“EUA, por seus constantes fracassos, procuram debilitar o pacto nuclear”
O orador de orações das sexta-feira de Teerã adverte o interesse político que está trás da retórica do presidente de EUA sobre o acordo nuclear de Irã.
O hojatolislam Kazem Sediqi, em sua sermão desta semana, tem enfatizado que o Governo estadounidense não é fiável e tem alertado as autoridades iranianas de que Washington procura arruinar a indústria de mísseis iranianos.
Em alusão à “retorica” do presidente estadounidense, Donald Trump, e sua decisão de não certificar o acordo firmado em 2015 entre Teerã e o Grupo 5+1 (EUA, o Reino Unido, França, Rússia e China, mais Alemanha), tem assinalado que a hostilidade dos EUA ao Irã se remonta aos primeiros dias da vitória da Revolução Islâmica, momento que o Irã não contava nem com indústria nuclear nem com setor de misseis.
“EUA, como está indignado por seus insucessos de seus complôs em Médio Oriente, está recorrendo agora a esta postura”, recalcou.
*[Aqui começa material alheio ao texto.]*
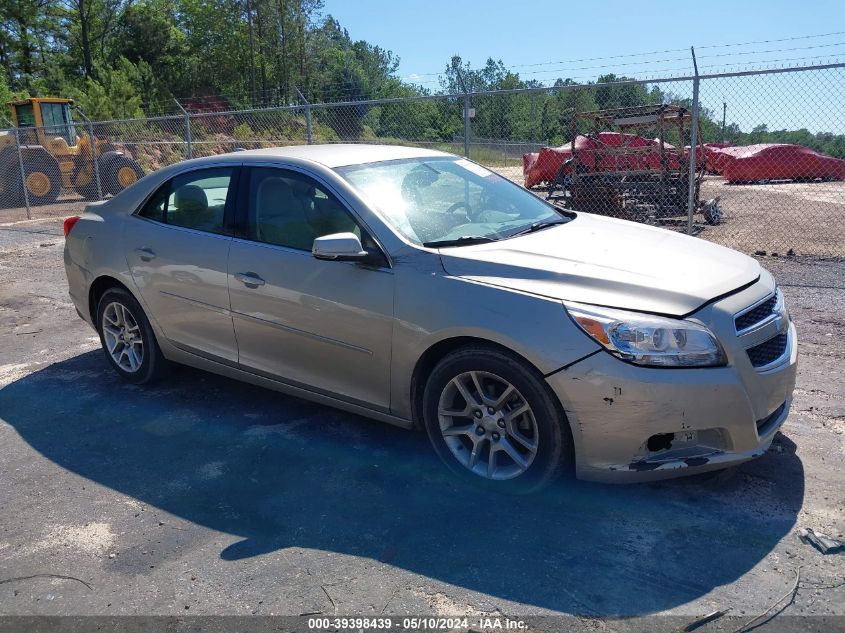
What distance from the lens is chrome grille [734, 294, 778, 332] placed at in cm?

Ao referir às sanções impostas pela Casa Branca contra o Corpo de Guardas da Revolução Islâmica (CGRI), o clérigo tem sublinhado que esta força militar elite tem sido pioneira na luta contra o grupo terrorista Daesh.
Em outra parte de seu discurso, denunciou a situação catastrófica em Myanmar e no Iêmen. "Nestes territórios está a ponto de surgir uma catástrofe humanitária. A Organização das Nações Unidas (ONU) tem uma “falsa postura" de defensor dos direitos dos povos oprimidos, criticou o Sedighi.
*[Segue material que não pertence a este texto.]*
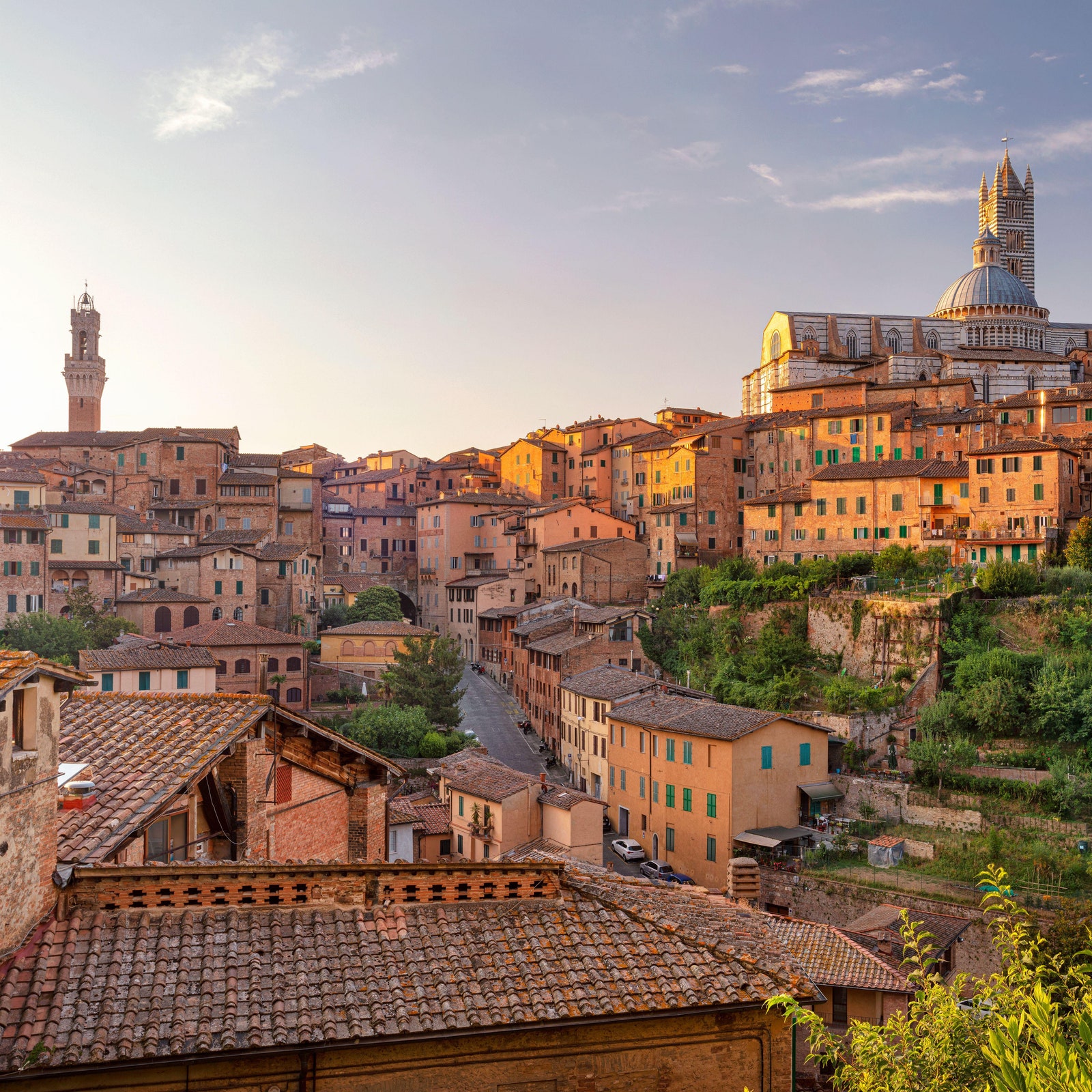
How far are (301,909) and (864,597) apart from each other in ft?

Deste modo, criticou também a agressão saudí a Iêmen e salientou que 30.000 de muçulmanos iêmenitas sofrem pelos ataques aéreos da denominada coalizão liderada por Arábia Saudita enquanto a comunidade internacional segue observando em pleno silêncio.
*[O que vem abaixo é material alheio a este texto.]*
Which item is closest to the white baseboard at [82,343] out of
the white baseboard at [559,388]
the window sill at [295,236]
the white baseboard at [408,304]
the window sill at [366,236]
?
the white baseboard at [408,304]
O regime de Riad e seus aliados são acusados de atacar alvos civis sistematicamente no Iêmen, como escolas e hospitais, mas sem fazer caso às denúncias, continuam lançando indiscriminadamente bombardeios.
Estes ataques, desde março de 2015, têm deixado ao menos 5159 civis morridos, segundo o recente relatório do Escritório do Alto Comisionado das Nações Unidas para os Direitos Humanos (OACDH).